Through the choice of hydrogenating conditions it is also possible for the hydroxyl groups to be hydrogenated, so that cycloaliphatic rings are formed. The ring-hydrogenated resins possess OH numbers of 50 to 450 mg KOH/g, preferably 75 to 350 mg KOH/g, more preferably from 100 to 300 mg KOH/g. The fraction of aromatic groups is below 50%, preferably below 30%, more preferably below 10%, by weight.
The hydrophilic modification is accomplished, for example, by reacting the hydroxy-functional resin A) with a (poly)isocyanate and/or mixtures of different (poly)isocyanates with compounds which in addition to the hydrophilic or potentially hydrophilic group—that is, groups of the kind which become hydrophilic only on neutralization—contain at least one function that is reactive toward isocyanate groups, such as hydroxyl groups or amino groups, for example. Examples of compounds of this kind for the hydrophilic modification of (poly)isocyanates are amino acids, hydroxysulfonic acids, aminosulfonic acids, and hydroxycarboxylic acids.
Preference is given to using dimethylolpropionic acid and/or 2-[(2-aminoethyl)amino]-ethanesulfonic acid or derivatives thereof (component B)).
The hydrophilic modification may also be performed with nonionic groups or with compounds which are already in neutralized form.
Suitable polyisocyanates for preparing B) are preferably polyisocyanates with a functionality of from two to four.
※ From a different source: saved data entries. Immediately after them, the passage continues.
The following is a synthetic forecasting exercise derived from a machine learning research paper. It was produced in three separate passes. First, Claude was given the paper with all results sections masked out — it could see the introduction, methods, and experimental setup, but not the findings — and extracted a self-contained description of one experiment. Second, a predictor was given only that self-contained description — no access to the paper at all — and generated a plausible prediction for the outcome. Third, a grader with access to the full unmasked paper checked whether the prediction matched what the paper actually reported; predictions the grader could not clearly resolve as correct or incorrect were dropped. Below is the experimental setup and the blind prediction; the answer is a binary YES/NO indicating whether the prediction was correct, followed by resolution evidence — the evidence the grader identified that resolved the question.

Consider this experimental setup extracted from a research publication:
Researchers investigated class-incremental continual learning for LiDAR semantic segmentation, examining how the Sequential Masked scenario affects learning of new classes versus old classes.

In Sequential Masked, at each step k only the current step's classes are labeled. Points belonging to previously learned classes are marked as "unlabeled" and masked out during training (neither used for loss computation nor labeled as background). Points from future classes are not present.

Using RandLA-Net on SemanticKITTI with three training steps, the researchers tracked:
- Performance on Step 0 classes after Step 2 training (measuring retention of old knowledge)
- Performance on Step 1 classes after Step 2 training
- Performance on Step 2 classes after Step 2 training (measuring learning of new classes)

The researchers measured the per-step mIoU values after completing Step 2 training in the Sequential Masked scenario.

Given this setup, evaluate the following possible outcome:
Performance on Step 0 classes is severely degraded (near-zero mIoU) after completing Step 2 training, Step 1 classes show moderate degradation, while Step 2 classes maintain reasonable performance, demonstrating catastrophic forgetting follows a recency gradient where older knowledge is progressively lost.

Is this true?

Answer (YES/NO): NO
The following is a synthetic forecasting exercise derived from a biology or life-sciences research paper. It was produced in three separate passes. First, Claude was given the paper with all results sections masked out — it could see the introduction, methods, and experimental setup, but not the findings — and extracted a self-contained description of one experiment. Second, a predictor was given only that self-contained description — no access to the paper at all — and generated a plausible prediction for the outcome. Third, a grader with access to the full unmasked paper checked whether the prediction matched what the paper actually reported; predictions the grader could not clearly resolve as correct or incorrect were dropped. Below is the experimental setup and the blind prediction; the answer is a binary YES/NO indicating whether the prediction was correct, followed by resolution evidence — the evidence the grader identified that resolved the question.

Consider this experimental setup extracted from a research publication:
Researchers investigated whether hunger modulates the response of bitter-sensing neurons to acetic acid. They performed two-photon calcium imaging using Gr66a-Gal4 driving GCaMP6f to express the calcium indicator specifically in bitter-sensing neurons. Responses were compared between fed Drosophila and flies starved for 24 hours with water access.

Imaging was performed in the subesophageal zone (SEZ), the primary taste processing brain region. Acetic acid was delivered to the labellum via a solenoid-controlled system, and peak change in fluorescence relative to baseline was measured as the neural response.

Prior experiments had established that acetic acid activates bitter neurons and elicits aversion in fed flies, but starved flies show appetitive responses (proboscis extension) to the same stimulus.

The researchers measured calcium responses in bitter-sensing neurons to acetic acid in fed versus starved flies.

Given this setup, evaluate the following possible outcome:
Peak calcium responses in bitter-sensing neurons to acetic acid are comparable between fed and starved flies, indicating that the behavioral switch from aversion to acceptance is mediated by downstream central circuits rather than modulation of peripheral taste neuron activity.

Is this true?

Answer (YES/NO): YES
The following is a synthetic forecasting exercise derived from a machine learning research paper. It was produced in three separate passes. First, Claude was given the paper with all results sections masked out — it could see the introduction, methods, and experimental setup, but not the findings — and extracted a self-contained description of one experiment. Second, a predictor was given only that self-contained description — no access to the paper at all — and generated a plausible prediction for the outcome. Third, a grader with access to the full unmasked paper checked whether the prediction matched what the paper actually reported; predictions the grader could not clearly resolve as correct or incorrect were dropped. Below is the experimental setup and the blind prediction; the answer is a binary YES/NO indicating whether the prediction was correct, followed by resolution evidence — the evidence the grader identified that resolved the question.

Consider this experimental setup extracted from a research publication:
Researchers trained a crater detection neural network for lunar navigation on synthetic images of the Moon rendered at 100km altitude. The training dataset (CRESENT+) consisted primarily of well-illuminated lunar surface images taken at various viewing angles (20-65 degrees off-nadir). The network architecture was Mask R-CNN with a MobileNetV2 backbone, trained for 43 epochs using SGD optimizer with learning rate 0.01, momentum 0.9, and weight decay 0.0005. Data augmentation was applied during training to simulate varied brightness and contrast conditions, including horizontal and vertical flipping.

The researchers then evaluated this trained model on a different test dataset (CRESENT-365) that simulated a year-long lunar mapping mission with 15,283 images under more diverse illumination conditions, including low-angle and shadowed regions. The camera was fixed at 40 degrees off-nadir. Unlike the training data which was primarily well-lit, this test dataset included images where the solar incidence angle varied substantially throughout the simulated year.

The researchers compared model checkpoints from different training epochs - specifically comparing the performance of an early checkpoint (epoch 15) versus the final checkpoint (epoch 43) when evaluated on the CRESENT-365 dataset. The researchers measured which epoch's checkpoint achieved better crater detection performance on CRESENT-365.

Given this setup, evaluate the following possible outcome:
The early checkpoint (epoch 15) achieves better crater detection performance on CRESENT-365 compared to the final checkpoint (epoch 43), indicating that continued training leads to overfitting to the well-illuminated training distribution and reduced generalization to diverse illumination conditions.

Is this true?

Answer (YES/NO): YES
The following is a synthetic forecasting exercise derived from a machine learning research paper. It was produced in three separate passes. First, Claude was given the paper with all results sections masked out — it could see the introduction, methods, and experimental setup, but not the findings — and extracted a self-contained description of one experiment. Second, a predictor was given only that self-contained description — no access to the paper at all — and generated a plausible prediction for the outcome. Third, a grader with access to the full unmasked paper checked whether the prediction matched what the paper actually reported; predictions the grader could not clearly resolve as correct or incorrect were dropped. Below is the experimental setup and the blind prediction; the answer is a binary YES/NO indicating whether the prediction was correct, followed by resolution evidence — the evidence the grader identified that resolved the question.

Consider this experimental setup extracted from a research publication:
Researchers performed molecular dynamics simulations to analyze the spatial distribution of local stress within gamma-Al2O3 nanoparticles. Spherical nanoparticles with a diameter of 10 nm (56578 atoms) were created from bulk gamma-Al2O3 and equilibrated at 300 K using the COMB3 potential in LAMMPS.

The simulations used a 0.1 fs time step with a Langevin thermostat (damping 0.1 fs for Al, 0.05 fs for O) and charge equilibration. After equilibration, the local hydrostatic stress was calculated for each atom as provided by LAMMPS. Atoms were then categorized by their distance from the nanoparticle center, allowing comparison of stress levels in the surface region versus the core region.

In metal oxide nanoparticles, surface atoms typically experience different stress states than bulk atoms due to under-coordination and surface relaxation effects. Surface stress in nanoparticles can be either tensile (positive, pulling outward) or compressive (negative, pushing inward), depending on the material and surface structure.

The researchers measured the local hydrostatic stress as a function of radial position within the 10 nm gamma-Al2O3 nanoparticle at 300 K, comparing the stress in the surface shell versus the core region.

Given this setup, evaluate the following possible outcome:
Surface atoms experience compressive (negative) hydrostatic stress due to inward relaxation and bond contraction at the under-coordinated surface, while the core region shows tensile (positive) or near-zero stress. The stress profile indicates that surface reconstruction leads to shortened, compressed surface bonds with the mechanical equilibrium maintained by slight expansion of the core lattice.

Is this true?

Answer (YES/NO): NO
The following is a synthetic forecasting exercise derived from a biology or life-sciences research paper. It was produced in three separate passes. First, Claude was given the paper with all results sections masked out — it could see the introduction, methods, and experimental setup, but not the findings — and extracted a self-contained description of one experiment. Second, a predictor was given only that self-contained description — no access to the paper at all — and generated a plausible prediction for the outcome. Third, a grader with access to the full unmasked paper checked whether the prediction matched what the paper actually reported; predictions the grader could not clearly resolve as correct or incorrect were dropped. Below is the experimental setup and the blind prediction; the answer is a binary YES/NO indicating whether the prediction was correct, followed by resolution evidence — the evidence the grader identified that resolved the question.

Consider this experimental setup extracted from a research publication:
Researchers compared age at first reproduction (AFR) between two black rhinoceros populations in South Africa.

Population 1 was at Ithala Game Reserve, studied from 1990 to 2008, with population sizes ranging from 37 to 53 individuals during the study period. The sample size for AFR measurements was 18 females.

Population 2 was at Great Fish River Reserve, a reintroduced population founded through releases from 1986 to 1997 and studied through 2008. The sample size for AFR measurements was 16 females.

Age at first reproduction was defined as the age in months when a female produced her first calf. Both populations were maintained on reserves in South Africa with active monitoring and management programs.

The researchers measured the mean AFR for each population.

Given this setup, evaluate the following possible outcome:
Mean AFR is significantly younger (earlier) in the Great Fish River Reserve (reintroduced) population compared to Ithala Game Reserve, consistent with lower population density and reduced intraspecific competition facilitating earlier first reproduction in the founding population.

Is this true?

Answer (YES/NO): NO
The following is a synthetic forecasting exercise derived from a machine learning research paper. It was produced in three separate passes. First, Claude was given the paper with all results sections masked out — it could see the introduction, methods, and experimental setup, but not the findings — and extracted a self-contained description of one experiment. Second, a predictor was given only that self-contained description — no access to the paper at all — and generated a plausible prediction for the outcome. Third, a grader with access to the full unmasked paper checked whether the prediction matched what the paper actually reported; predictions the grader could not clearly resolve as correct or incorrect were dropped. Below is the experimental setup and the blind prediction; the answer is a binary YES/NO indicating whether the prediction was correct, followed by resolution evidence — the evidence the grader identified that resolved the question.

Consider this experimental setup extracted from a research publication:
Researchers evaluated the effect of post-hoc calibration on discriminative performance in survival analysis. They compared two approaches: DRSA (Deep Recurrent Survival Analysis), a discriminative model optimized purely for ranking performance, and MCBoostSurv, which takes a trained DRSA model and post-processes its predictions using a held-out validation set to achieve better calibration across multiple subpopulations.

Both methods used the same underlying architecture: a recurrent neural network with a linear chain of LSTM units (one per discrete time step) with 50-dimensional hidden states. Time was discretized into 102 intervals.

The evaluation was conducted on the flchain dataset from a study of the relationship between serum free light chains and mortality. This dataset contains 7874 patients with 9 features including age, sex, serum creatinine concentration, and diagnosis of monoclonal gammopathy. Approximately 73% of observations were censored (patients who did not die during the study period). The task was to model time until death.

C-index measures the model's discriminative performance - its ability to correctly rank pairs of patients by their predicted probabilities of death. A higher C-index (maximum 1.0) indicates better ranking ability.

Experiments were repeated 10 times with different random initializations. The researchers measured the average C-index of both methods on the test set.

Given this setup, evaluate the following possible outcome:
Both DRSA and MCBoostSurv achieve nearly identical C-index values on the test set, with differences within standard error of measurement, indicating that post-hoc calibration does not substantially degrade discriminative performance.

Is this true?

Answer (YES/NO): NO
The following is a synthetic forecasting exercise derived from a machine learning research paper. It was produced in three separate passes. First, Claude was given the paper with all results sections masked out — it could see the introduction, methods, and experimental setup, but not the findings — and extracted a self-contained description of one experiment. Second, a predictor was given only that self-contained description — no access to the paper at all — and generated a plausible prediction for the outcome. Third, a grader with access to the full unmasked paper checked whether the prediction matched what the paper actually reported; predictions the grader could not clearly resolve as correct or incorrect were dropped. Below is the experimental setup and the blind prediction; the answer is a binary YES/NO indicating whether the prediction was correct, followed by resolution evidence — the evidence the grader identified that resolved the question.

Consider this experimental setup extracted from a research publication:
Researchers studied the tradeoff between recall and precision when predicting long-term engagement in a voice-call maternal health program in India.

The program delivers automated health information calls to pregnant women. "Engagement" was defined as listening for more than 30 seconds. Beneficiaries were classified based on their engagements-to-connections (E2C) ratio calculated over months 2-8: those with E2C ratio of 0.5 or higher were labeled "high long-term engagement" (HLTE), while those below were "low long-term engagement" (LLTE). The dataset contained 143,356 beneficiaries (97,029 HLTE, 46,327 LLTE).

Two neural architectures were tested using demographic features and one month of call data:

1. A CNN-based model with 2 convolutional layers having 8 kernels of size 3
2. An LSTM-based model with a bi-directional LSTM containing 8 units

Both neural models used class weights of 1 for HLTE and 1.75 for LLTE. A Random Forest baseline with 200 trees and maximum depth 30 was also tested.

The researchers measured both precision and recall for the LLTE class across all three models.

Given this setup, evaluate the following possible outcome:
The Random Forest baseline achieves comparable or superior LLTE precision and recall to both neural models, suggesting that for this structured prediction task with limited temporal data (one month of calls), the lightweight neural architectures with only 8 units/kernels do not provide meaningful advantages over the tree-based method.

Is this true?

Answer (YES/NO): NO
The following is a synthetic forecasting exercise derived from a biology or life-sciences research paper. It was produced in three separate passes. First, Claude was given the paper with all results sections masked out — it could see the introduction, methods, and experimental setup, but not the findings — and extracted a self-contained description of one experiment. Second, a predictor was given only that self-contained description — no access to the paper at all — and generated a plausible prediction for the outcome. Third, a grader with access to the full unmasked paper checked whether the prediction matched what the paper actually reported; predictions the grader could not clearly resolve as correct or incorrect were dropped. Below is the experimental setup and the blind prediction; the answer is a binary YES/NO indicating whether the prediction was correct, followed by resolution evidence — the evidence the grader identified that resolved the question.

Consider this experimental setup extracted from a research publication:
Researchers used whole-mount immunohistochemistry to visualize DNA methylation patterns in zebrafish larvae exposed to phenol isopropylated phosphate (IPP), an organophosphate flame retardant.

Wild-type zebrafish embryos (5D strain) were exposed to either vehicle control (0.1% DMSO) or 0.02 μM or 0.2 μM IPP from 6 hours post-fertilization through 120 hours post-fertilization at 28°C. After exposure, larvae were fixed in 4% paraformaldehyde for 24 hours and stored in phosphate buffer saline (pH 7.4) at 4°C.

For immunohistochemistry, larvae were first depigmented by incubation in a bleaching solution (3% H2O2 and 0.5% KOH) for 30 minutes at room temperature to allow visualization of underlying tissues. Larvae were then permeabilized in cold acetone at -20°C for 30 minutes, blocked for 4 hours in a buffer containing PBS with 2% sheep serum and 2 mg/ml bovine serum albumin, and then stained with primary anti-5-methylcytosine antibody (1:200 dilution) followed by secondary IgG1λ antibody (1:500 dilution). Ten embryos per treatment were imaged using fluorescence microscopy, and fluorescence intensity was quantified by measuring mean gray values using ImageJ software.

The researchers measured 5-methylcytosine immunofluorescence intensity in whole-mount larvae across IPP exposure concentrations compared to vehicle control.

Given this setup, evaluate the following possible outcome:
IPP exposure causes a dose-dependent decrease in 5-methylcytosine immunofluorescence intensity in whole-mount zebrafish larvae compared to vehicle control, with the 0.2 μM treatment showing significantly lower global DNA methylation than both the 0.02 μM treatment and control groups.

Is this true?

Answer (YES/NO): NO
Examples thereof are cyclohexane diisocyanate, methylcyclohexane diisocyanate, ethylcyclohexane diisocyanate, propylcyclohexane diisocyanate, methyldiethylcyclohexane diisocyanate, phenylene diisocyanate, tolylene diisocyanate, bis(isocyanatophenyl)methane, propane diisocyanate, butane diisocyanate, pentane diisocyanate, hexane diisocyanate, such as hexamethylene diisocyanate (HDI) or 1,5-diisocyanato-2-methylpentane (MPDI), heptane diisocyanate, octane diisocyanate, nonane diisocyanate, such as 1,6-diisocyanato-2,4,4-trimethylhexane or 1,6-diisocyanato-2,2,4-trimethylhexane (TMDI), nonane triisocyanate, such as 4-isocyanatomethyl-1,8-octane diisocyanate (TIN), decane diisocyanate and triisocyanate, undecane diisocyanate and triisocyanate, dodecane diisocyanates and triisocyanates, isophorone diisocyanate (IPDI), bis(isocyanatomethylcyclohexyl)methane (H12MDI), isocyanatomethylmethylcyclohexyl isocyanate, 2,5(2,6)-bis(isocyanato-methyl)bicyclo[2.2.1]heptane (NBDI), 1,3-bis-(isocyanatomethyl)cyclohexane (1,3-H6-XDI) or 1,4-bis(isocyanatomethyl)cyclohexane (1,4-H6-XDI), alone or in a mixture.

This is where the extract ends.